## Activities
1. Reproduce word for word everything in the article on the candidates' views of the Iraq surge, from "In a presidential" down to "decline in violence.".
2. In the article on the candidates' views of the Iraq surge, who is named as Obama's Iowa spokeswoman?
3. Extend the news article on the Iraq surge in the presidential race, picking up right after its final sentence.

This story was written by Shawn Gude, The Daily Iowan

In a presidential election in which foreign-policy issues have been notably absent, University of Iowa Professor Emeritus Bruce Gronbeck noted one potential vote-getter for the candidates: The pair's divergent views on the effectiveness of the "surge" in Iraq.

While Democratic candidate Barack Obama asserts troop escalation - which he opposed - has helped the situation in Iraq, he argues that other factors have been involved in the drop in violence. Republican opponent John McCain, a firm supporter of the "surge," has consistently credited the strategy with a decline in violence.

"Those will stay front and center, I think, because the candidates know there's a certain kind of contrast," said Gronbeck, the director of the UI Center for Media Studies and Political Culture. "They hope the contrast will lead to an electoral decision for some people. They'll keep hammering on that."

For Obama, it's a matter of proving to voters that his relative inexperience in foreign policy wouldn't negatively affect his performance as commander-in-chief.

McCain's task, on the other hand, is stressing Obama's perceived lack of national-security judgment and highlighting his own experience.

"Obama is working very hard to demonstrate that he has a vision of foreign policy and how it should work," said Gronbeck, adding that Obama typically goes to great lengths to demonstrate "he's got a mind for foreign policy."

Obama's Iowa spokeswoman Jenni Lee's statement typified that vision argument.

"Time and time again, Barack Obama has led on foreign policy, while the Bush Administration and John McCain have followed," Lee said.

The McCain campaign didn't respond to inquiries on the subject.

## Supplied information
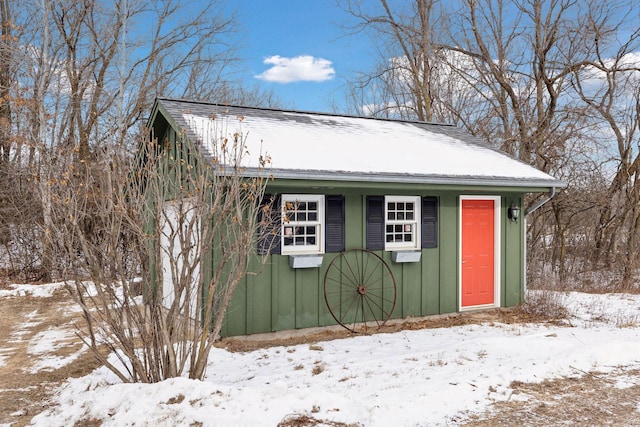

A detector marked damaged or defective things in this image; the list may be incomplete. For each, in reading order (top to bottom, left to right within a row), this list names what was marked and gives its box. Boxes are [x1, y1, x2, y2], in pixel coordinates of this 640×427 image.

rusty metal wagon wheel [324, 247, 396, 334]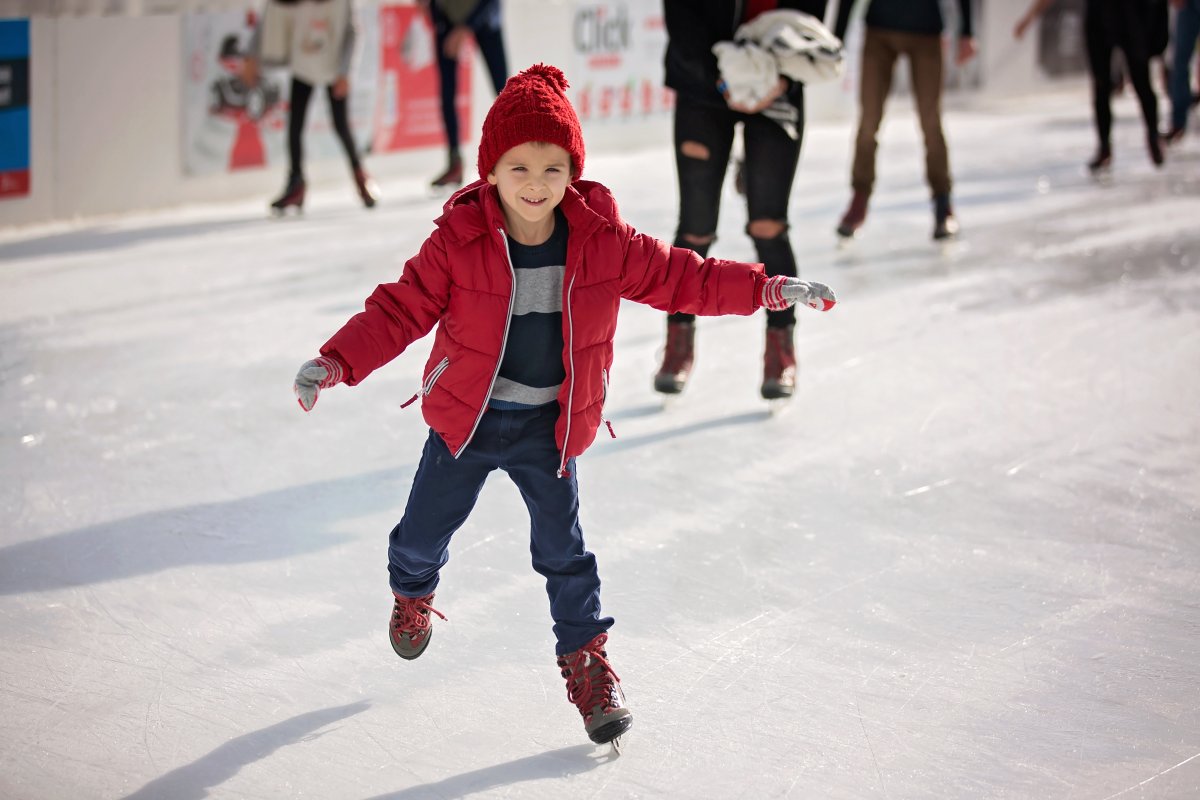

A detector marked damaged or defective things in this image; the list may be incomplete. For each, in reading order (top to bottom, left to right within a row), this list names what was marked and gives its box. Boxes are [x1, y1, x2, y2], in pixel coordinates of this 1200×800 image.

## Answers for the exercise
1.
In a presidential election in which foreign-policy issues have been notably absent, University of Iowa Professor Emeritus Bruce Gronbeck noted one potential vote-getter for the candidates: The pair's divergent views on the effectiveness of the "surge" in Iraq.

While Democratic candidate Barack Obama asserts troop escalation - which he opposed - has helped the situation in Iraq, he argues that other factors have been involved in the drop in violence. Republican opponent John McCain, a firm supporter of the "surge," has consistently credited the strategy with a decline in violence.

2. Jenni Lee

3.
"McCain, I think, is trying to demonstrate that he's right so that he can say, 'It's my experience that allowed me to make the right decisions, and I was right,' " Gronbeck said.

Looking at broader policy visions, the two fit somewhat snugly into their respective party's national-security archetypes, UI political-science Associate Professor Brian Lai said.

"The party differences play a role; McCain generally represents this security through strength, while Obama represents security through diplomacy," Lai said in an e-mail.

Another historical similarity: McCain, the GOP's nominee, is viewed as having a steadier foreign-policy hand. Almost 70 percent of registered voters surveyed in a recent ABC News/Washington Post poll said McCain "would be a better commander-in-chief of the military."

The poll mirrors post-World War II America, in which Republican presidents have generally been "viewed as more successful than their Democratic counterparts," Lai said. But he added one caveat.

"In addition to party differences, McCain has a long foreign-policy background compared to Obama, so McCain is likely to be trusted more on all foreign policy issues What will matter is what people think is more important, domestic or foreign-policy issues," Lai said.